We'll maintain \(R\) ordered by intervals' start times, in strictly increasing order. Note that this also means that the intervals' end times must be strictly increasing (otherwise, they cannot all be relevant). For convenience, we'll also begin by including dummy intervals \([-1, -1]\) and \([K, K+1]\) in \(R\), whose significance is explained below. From there, updating the set for each new interval may be done relatively straightforwardly in amortized \(O(log(N))\) time, with the new interval either already being irrelevant, or being relevant and causing 0 or more existing intervals to become irrelevant.

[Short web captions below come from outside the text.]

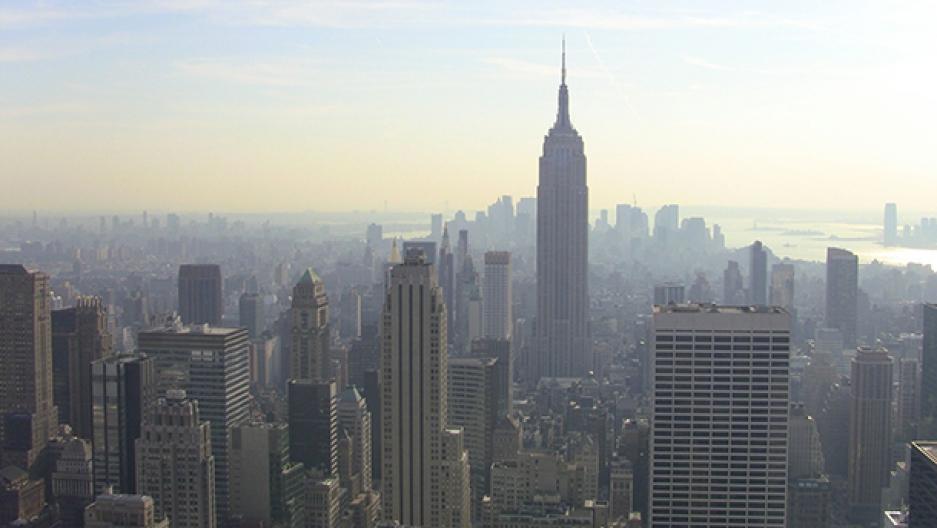 AIR-New_York_City_skyline,_end_of_day,_2011.jpg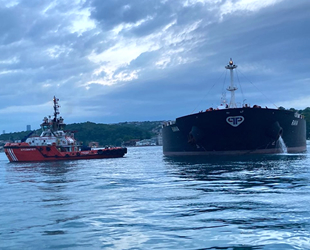 İstanbul Boğazı, gemi trafiğine açıldı! RAVA isimli tanker, Ahırkapı A Demir Bölgesi'ne çekildi!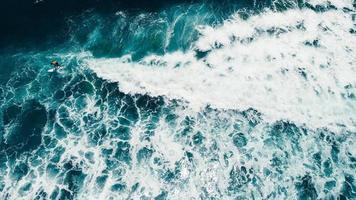vue aérienne d'un surfeur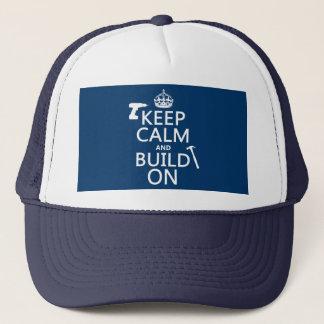 Behalten Sie Ruhe und errichten Sie auf Truckerkappe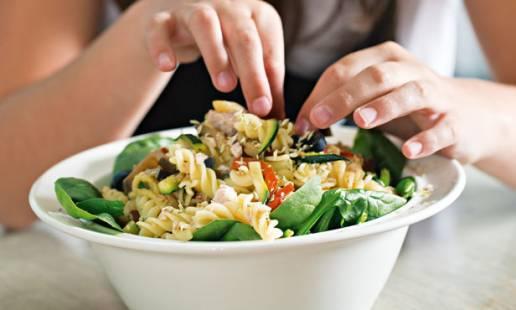 Salada de atum com massa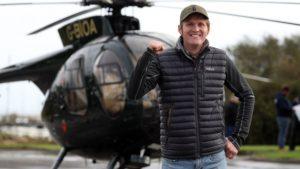 İngiltere'de eski paraşütçü dünya rekoru denemesinde ölümden döndü
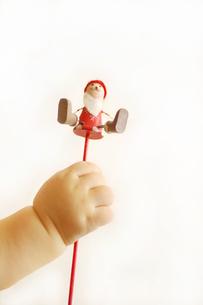 サンタクロースと子供の手の素材 [FYI00415078]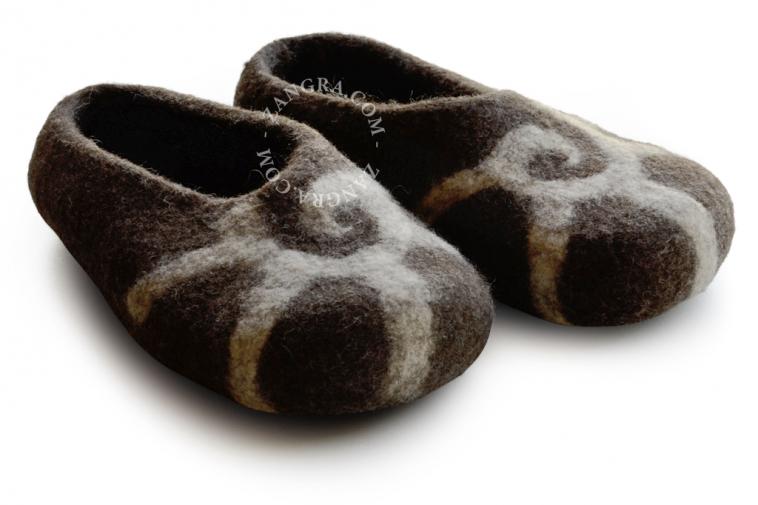 slippers.ch004_l-pantouffle-feutre-pantoffels-vilt-wol-laine-wool-felt-felted-slippers-shoes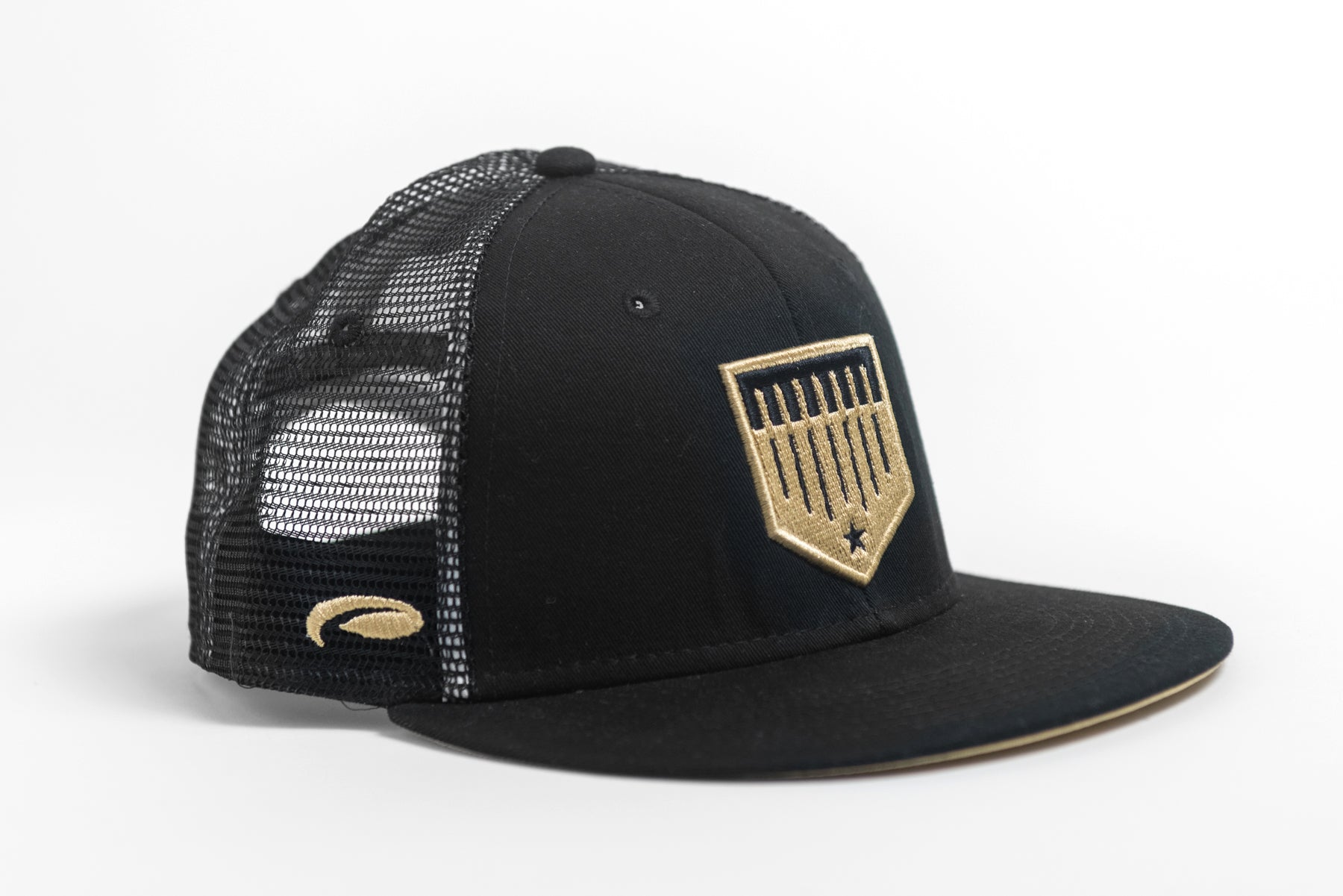 black and gold mesh trucker hat image 1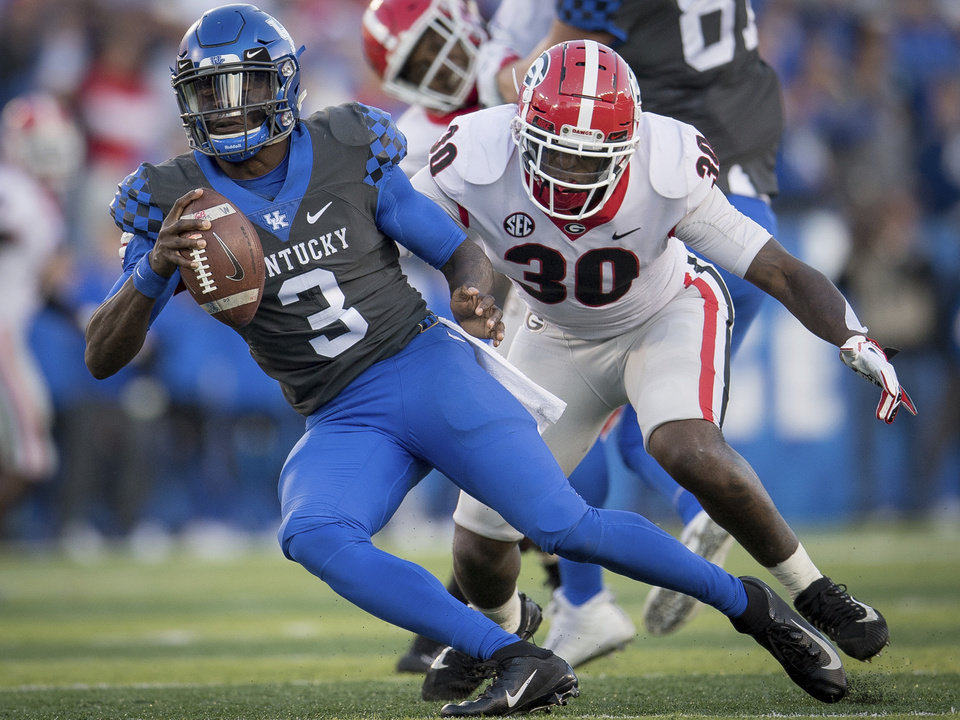 Photo - Del City product and Kentucky quarterback Terry Wilson (3) will face Penn State on Jan. 1 in the Citrus Bowl. [AP PHOTO]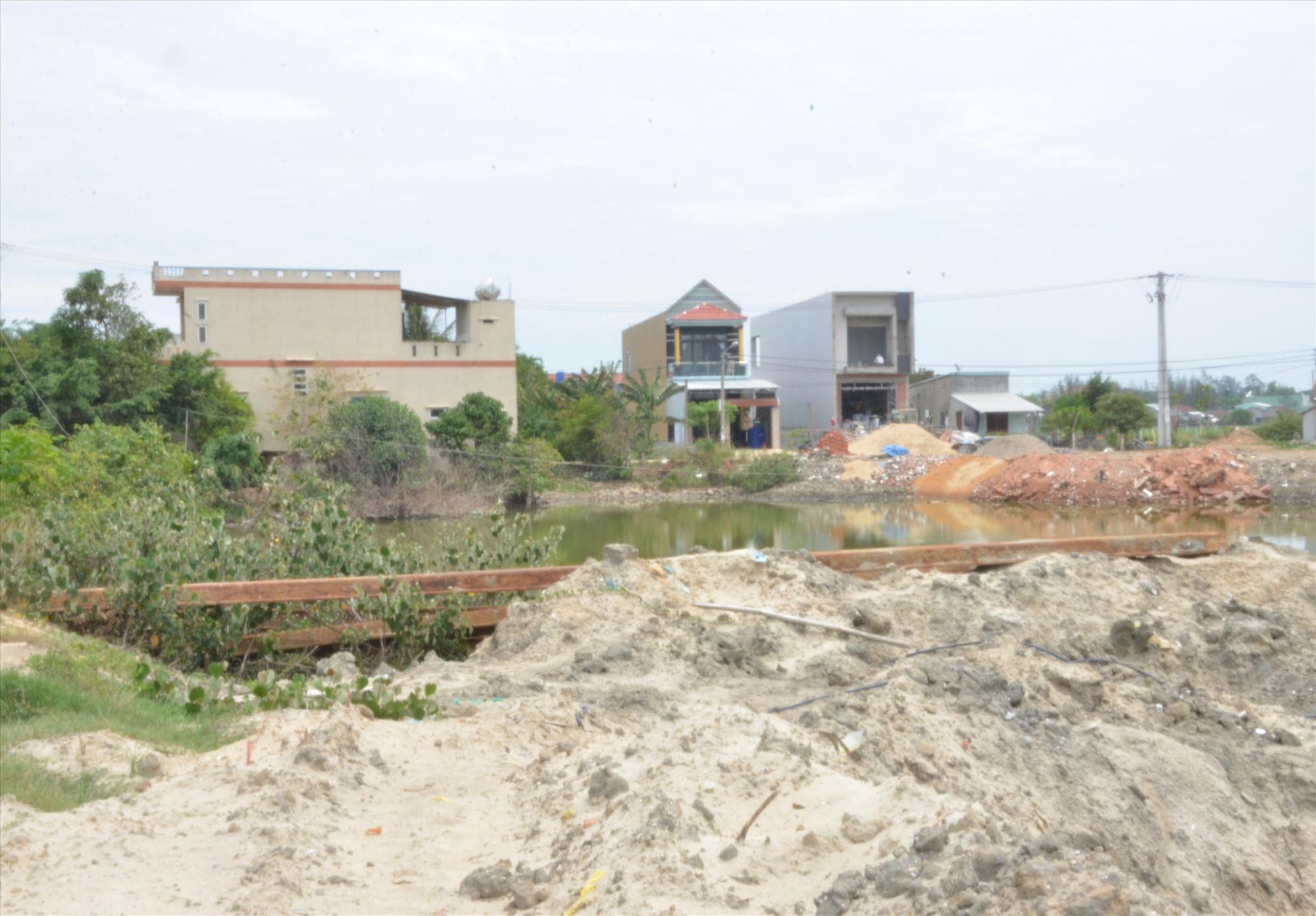 Ngoài 4 hộ phía thị trấn Núi Thành chưa ra quyết định thu hồi đất, bố trí tái định cư, thì phía Tam Giang cũng bị ách tắc mặt bằng. Ảnh: T.H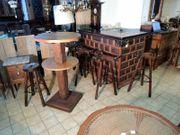 Spanische Bar Theke mit Tisch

What remains is maintaining the corresponding answer for \(R\) — that is, the number of time intervals which may be proposed without subsuming any interval in \(R\). For this purpose, let \(F([x_1, y_1], [x_2, y_2])\) be the number of different intervals \([x_p, y_p]\) which may be proposed such that \(x_1 < x_p \le x_2\), given that \([x_1, y_1]\) and \([x_2, y_2]\) form a pair of consecutive relevant intervals in \(R\). Note that \(F([x_1, y_1], [x_2, y_2])\) does not depend on any intervals in \(R\) besides those two, and may be easily computed in \(O(1)\) time using the fact that the only constraints are \(x_1 < x_p \le x_2\) and \(x_p < y_p < y_2\).

We can observe that the sum of \(F([x_1, y_1], [x_2, y_2])\) over all pairs of consecutive relevant intervals (of which there are \(|R| - 1\)) is equal to the total answer — for example, this is the case when \(R\) consists only of the initial pair of dummy intervals \([-1, -1]\) and \([K, K+1]\), with additional intervals simply partitioning the set of possible start times. We can then maintain this sum with no additional time complexity as we go. For example, when inserting an interval \(X\) between two existing intervals \(A\) and \(B\), we should increase the sum by \(F(A, X) + F(X, B) - F(A, B)\), with deletions handled similarly.

This gives us an algorithm with a time complexity of \(O(N log(N))\).